Many soldiers campaigning in the trans-Mississippi eventually commented on the refugee problem. It seems to me that the campaigns particularly displaced civilians in the Indian Territory, northwestern Arkansas, as well as various locales in Missouri and Louisiana. The result was that some areas became eerily depopulated as refugees sought safe havens. Army camps were sometimes inundated with refugees desperately seeking food.
Writing from his camp in northwestern Arkansas, Federal officer Albert C. Ellithorpe of the First Indian Home Guards informed Chicago readers in February 1863 that “’Bread!’ is now the cry from all quarters, and hundreds are applying to our lines for something to eat. You will remember that in a former letter I predicted the approach of the ‘evil genius of war.’ He is here—famine is sitting upon the thresholds of almost every cabin in the country. All must flee before him, and where can they go but to our lines?” In the same time period Lieutenant Benjamin F. McIntyre stationed at Forsyth, Missouri, reported that “A large number of Arkansas families have sought protection in our lines and as their condition is a destitute one Uncle Sam from his abundance must care for them” (p. 114).
The Federals were not the only ones to grapple with the issue. Traveling near Shreveport, Louisiana, Private William Henry King of the 28th Louisiana Infantry wrote on October 9, 1863, “On arriving at the ferry, a little after 1 o’clock, we find a crowd of refugees. They continue to cross until late in the evening, & crowds are still waiting to cross. Such heavy immigration will certainly cause great scarcity of bread stuffs in Texas. Indeed, I fear it will cause intestive war. Many of the citizens of Texas are opposed to refugees upon the ground that bread stuffs will be too scarce if so many go there” (p. 118).
Unlike the soldiers who viewed the refugees en masse, Mrs.
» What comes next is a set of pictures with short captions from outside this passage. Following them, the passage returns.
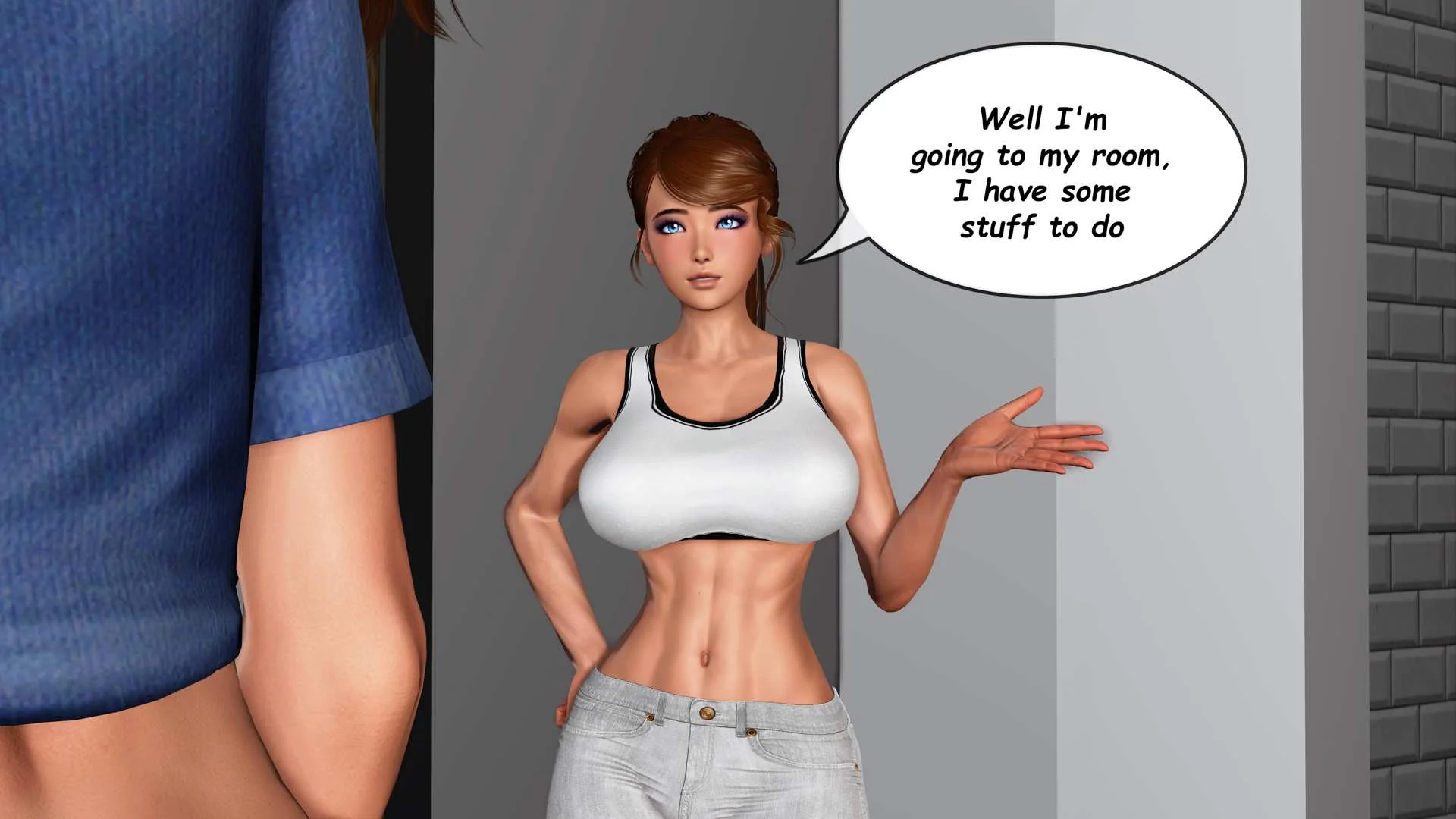 Timmy’s Hard Life [PurePervert], Timmy's Hard Life - Chapter 07 -, page 18 of 43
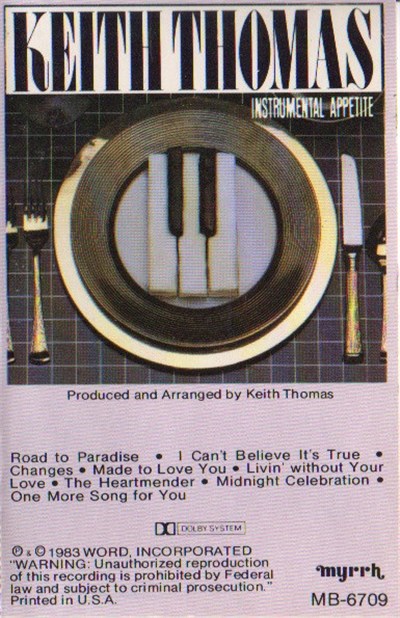 Keith Thomas - Instrumental Appetite download mp3 flac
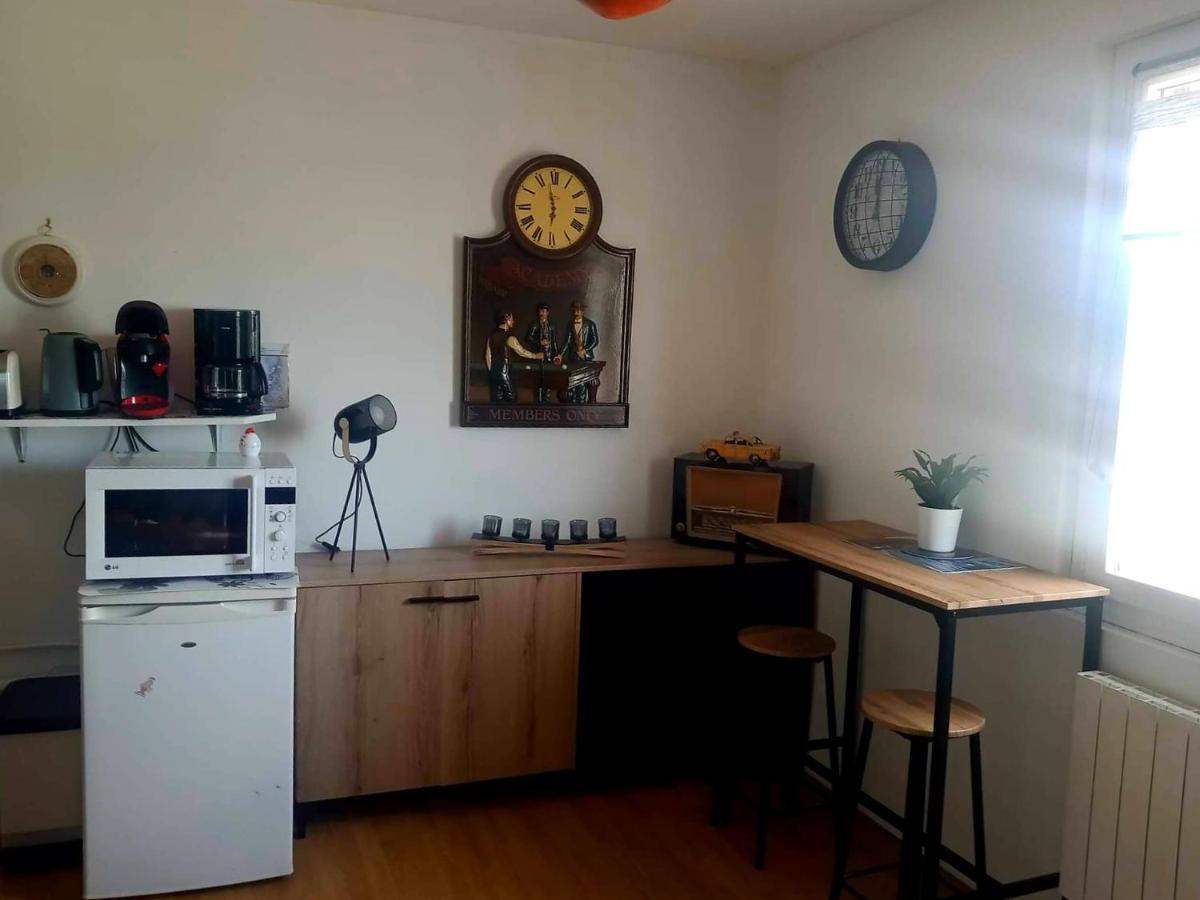 Charmant Appartement Vu Sur Mer Ault Zewnętrze zdjęcie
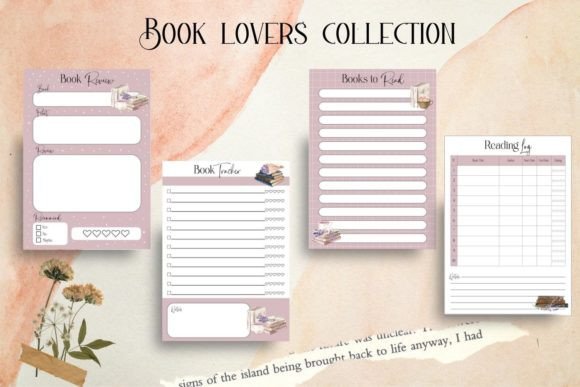 Elevate Your Literary Journey with These Reading Trackers & Book Planners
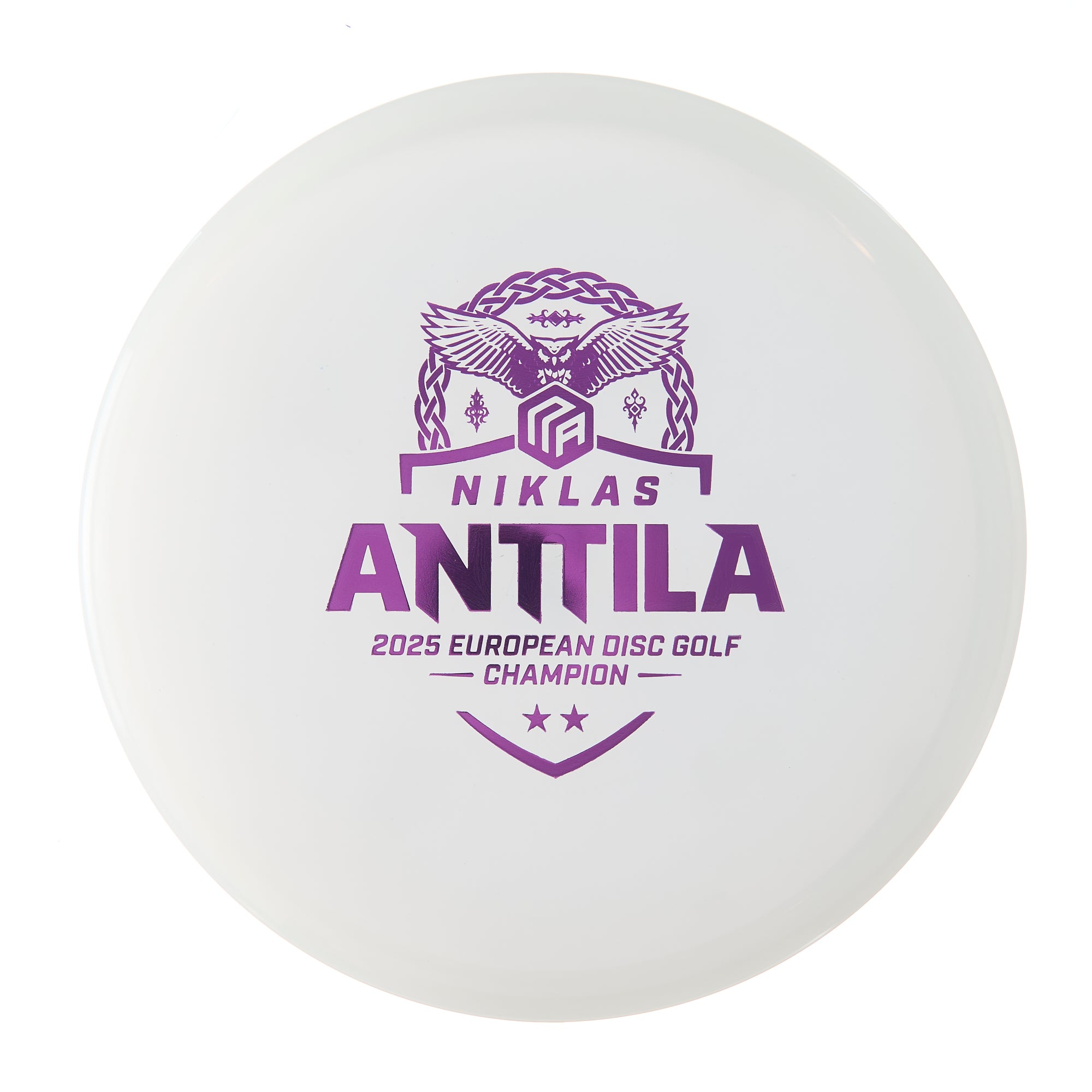 Niklas Anttila 2025 European Disc Golf Champion C-Line Notion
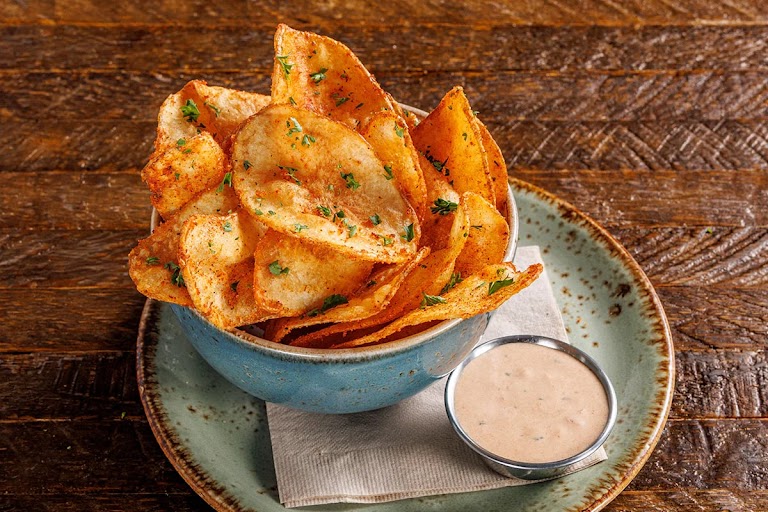 Sides at Lazy Dog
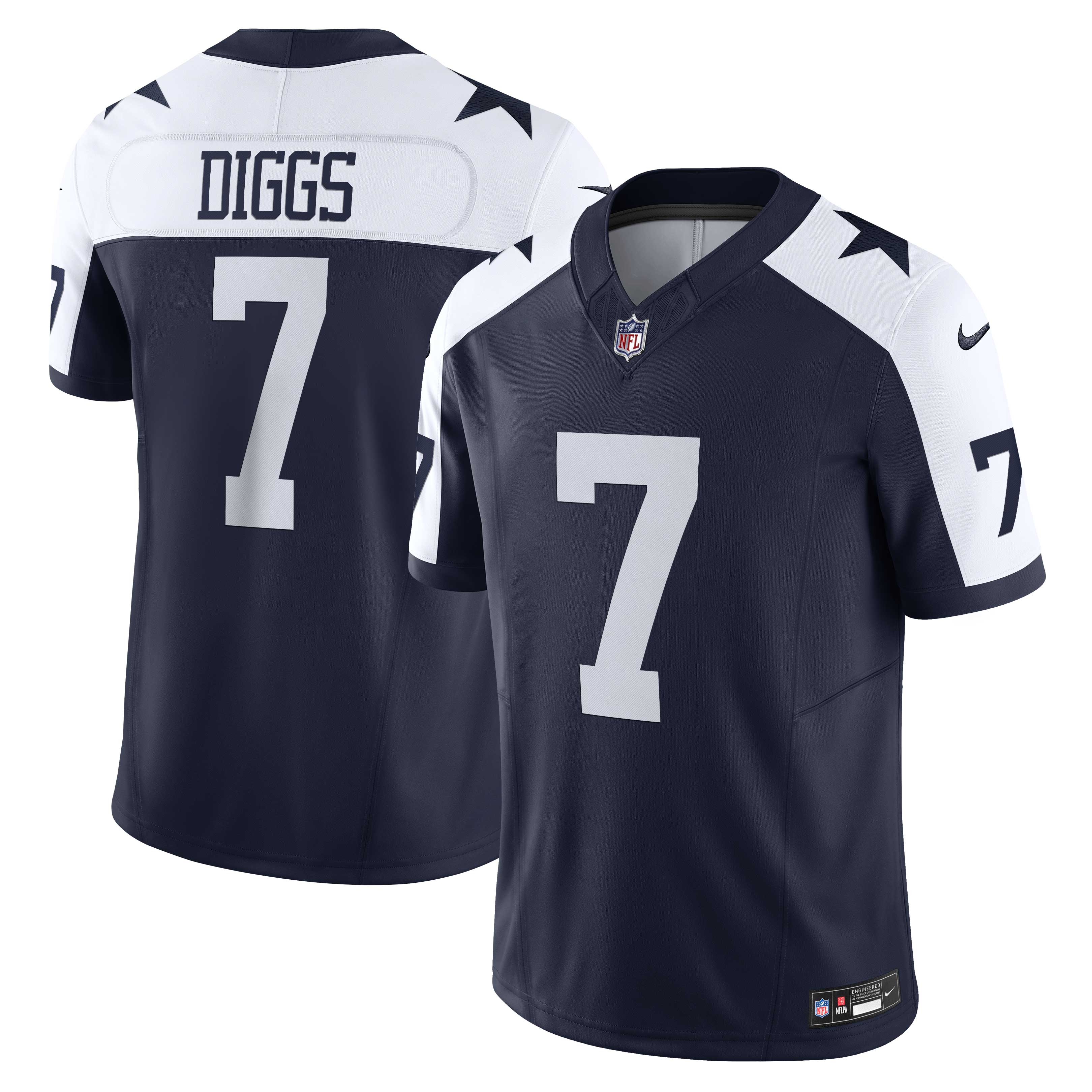 Trevon Diggs #7 Dallas Cowboys Vapor F.U.S.E. Limited Jersey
Harriet Perry, residing near Marshall, Texas, informed her husband in early 1864 that “Dr. Haywood is boarding a family of refugees from Miss. a widow a Mrs Chevis, she has a grown daughter and a son, the young man has been discharged from the army on account of a wound received in the right arm which has rendered it useless—they have a man & maid servant, four mules & two horses, carriage & wagon” (p. 203). Several weeks later, Harriet described Mrs. Eliza Foote Chevis , the authoress and poetress…as the most incessant talker I ever heard” (p. 209).
Not many studies of refugees in the trans-Mississippi exist, but an in-depth one would probably be fascinating.
Albert C. Ellithorpe quote: Chicago Evening Journal, 11 February 1863.
Benjamin F. McIntyre quote: Tilley, Nannie M., ed. Federals On The Frontier:: The Diary of Benjamin F. McIntyre, 1862-1864. Austin: University of Texas Press, 1963.
William Henry King quote: Joiner, Gary D, Marilyn S. Joiner, and Clifton D. Cardin, eds. No Pardons to Ask, nor Apologies to Make: The Journal of William Henry King, Gray’s 28th Louisiana Infantry Regiment. Knoxville: University of Tennessee Press, 2006.
Harriet Perry quote: Johansson, M. Jane, ed. Widows by the Thousand: The Civil War Letters of Theophilus and Harriet Perry, 1862-1864. Fayetteville: University of Arkansas Press, 2000.